От непривычного многолюдья и внимания к себе он еще больше нахмурился, прокашлялся в кулак и, решительно шагнув к большому, вместительному столу, покрытому выцветшей клеенкой и заставленному тарелками, опять заметил новшество – две новенькие газовые плиты, стоящие друг подле друга и сплошь утыканные самыми разнокалиберными кастрюлями, в которых что-то шкворчало, шипело, азартно булькало.
– Вон оно как, – тихо сказал он, адресуясь скорее всего к самому себе. – Значит, печку выкинули…

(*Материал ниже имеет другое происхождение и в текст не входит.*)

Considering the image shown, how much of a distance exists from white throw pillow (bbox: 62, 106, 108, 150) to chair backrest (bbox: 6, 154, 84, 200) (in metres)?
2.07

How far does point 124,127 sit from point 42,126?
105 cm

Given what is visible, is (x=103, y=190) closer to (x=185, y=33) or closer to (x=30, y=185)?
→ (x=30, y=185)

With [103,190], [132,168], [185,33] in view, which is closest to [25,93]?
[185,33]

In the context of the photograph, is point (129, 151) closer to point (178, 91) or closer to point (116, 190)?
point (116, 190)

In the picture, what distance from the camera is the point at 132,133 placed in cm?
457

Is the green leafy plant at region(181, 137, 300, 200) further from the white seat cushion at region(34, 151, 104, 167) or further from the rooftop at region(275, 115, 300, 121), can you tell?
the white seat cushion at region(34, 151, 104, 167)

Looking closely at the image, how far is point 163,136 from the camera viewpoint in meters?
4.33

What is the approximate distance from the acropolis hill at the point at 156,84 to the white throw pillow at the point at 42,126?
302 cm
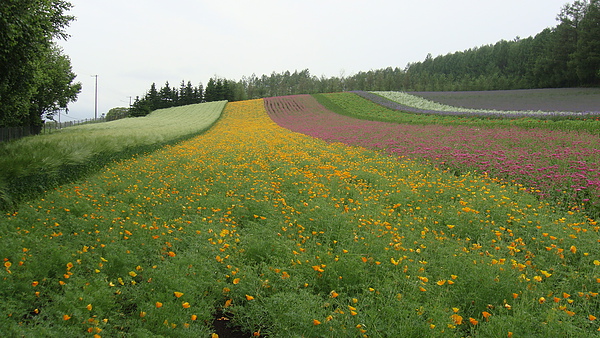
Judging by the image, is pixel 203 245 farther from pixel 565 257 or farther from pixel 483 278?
pixel 565 257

– Папаш, папаш, – тотчас подлетела к свекру Валентина, почувствовавшая какую-то неуютность, прозвучавшую в его голосе. – В прошлом году стали газ тянуть, вроде вначале и не по себе, а куда денешься? Печка сколько места занимает… полдома… грязь от нее, пыль… сажа летит… жили-то раньше в грязи и копоти, ох, эта печка – бабья каторга, ведерников наворочаешься, руки к вечеру отсохнут… Как это раньше-то жили? – посетовала Валентина и спохватилась: – Да ты садись, папаш, садись… Садитесь, мужики. Давай, зовите ребят, а то все и перестоит… Садись, Егор, давай, давай достань там чего-нибудь, гость у нас дорогой, – нараспев говорила Валентина, в то же время успевая делать массу разных дел, что-то поправить на столе, принести плоскую, красивую, плетенную с доброе решето тарелку с нарезанным хлебом, водрузить на край стола ведерную кастрюлю с парящим, распространившим вокруг крепкий аромат наваристым борщом. Егор принес из холодильника две бутылки водки, поставил на стол.